皆様、体調を崩さずお元気でお過ごしでしょうか?

日本もコロナの感染者数が随分上がっている様子で心配しています。

 

ニューヨークは現在16歳以上であればワクチン接種が可能で、予約も思ったよりも取りやすく、ワクチン摂取現場もオーガナイズされていてとてもスムーズだと聞きます。

ただし、春の暖かな気候とワクチン接種率の増加で、ニューヨークはかなり気が緩んできた気もします。数ヶ月前までのニューヨークは見事に皆がマスクをしていて感心したものですが、最近はマスクをしない人も見受けられます。ワクチン摂取後もマスク着用の徹底が呼びかけられている状況です。

 

 

そんな中、私は3月にコロナに感染してしまいました。。。。。

 

一体どこで感染したのか見当もつきません。 この一年、スーパーにも足を運んでいないし、人ごみには全くと行っていい程近づいておらず、外食なんて遠い昔の話でした。

それなのに。。。。という感じです。

 

コロナの症状は人によって違うと思うし、私の体験記で嫌だなと不安を煽ってしまうかもですが、どんな感じだったか知りたい方もいるかもと思い、書かせてもらいますね。

 

 

まず3月のとある金曜日の感染発覚から遡って4日前までの行動ですが、子どもがオンラインスクールだったので火曜日・水曜日は子どもの登園はなし。ただし火曜日は子どもがサッカークラス(子どももマスク着用)なので送り届けてその間近くの公園で下の娘と遊んで待っていました。この時に同じ公園内にいたパパさんとそのお子様と少し会話(お互いマスク着用。)その時間に公園内にいたのは私達4人だけでした。 サッカーの後、ママ友さんに渡すものがあったので5分程立ち話し(お互いマスク着用)。水曜日は1日家にいました。

 

木曜日は子どもが10日ぶりの登園で、お迎えに学校に行きましたが、気温も低く寄り道せずそのまま帰宅。 この日に少し空咳のようなものが出始めましたがそれ以外の症状なし。

 

 

金曜日も子どもは登園。この日もお迎えに行き、公園で2時間程遊んでから帰宅。

金曜日の午後4時頃帰宅してから、少し悪寒と関節の痛みを感じるものの体温は37度程度。 恐らく土曜日に何も予定がなかったら家でそのまま様子を見ていたと思うのですが、土曜日に半年ぶりの美容院を予約していたので、万が一コロナに感染していたらお店に迷惑をかけると思い、自宅から15分程の所にある病院で検査をしてもらう事にしました。  6時前に病院に到着し15分程待って検査室へ。この頃には悪寒が酷くなっていましたが、それ以外は少しの空咳以外そこまでの症状もないと思っていました。 ところが検温してもらうと、既に39度の高熱。 自宅を出る際に再度検温した時はまだ37度だったのに30分程で一気に熱が上がった事になります。

 

そして検査後15分程で陽性が確認されました。

先生からは、急激な熱の上がり方と関節の痛みは典型的なコロナの症状であると言われました。その場でオキシメーター(動脈酸素飽和度を計る機械)を渡され常時、指につけて酸素飽和度を確認するよう言われました。

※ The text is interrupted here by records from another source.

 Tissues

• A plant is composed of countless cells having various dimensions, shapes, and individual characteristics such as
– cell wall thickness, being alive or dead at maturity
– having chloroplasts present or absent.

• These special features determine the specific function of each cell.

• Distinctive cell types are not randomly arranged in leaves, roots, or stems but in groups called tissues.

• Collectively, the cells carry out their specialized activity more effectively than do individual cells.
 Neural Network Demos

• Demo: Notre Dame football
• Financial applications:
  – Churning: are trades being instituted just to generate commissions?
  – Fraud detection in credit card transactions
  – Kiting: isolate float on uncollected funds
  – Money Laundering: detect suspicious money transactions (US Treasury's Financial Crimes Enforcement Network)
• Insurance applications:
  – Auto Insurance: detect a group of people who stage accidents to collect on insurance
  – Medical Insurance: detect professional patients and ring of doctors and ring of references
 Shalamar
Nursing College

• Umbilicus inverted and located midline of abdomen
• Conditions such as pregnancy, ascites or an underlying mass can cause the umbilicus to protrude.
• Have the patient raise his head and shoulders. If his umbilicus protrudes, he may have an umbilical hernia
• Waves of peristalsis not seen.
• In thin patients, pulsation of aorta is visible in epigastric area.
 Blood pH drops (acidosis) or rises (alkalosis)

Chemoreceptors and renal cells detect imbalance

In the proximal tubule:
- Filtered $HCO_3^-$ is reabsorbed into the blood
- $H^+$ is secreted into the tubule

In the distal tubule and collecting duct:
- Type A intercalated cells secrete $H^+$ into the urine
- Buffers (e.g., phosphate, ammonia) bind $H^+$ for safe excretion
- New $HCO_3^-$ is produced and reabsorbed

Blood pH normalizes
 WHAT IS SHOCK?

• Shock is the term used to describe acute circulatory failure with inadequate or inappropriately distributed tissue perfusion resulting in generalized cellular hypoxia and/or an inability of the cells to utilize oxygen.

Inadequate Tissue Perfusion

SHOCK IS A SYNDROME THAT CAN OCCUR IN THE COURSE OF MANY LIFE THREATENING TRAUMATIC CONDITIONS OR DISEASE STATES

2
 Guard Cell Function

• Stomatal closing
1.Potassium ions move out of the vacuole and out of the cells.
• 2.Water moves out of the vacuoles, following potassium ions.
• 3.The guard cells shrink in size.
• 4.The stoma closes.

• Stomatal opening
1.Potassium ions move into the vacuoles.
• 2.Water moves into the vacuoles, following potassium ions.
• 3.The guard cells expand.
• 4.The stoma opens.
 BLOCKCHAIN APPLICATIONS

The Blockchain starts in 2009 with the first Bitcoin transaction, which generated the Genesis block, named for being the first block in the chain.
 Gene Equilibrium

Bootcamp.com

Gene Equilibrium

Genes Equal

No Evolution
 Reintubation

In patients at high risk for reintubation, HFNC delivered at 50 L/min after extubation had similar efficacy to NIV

健康な場合、この飽和度は大体95%以上とのこと。90〜94%は要注意ですが、この時点では病院に行っても何もしてくれないので、家で安静にしていること、但し90を切った場合は即時、救急に行く事と指示されました。

そして10日間の自宅隔離、また濃厚接触者も同じく10日間の自宅隔離を要請されました。

 

寝室に入ってからは、まず翌日の美容院へキャンセルの電話。半年ぶりの美容院でものすごく楽しみにしていたので泣ける思いでした。

また、濃厚接触者にも連絡をしなければですが、濃厚接触者は6フィート以内で10分以上接触した人を指しますので、実際濃厚接触者は家族以外いないのですが、念のため4日前に会ったママ友さんに連絡をしました。 ママ友さんは翌日すぐにお子様と一緒に検査を受けに行ってくださいましたが、幸い二人とも陰性でした。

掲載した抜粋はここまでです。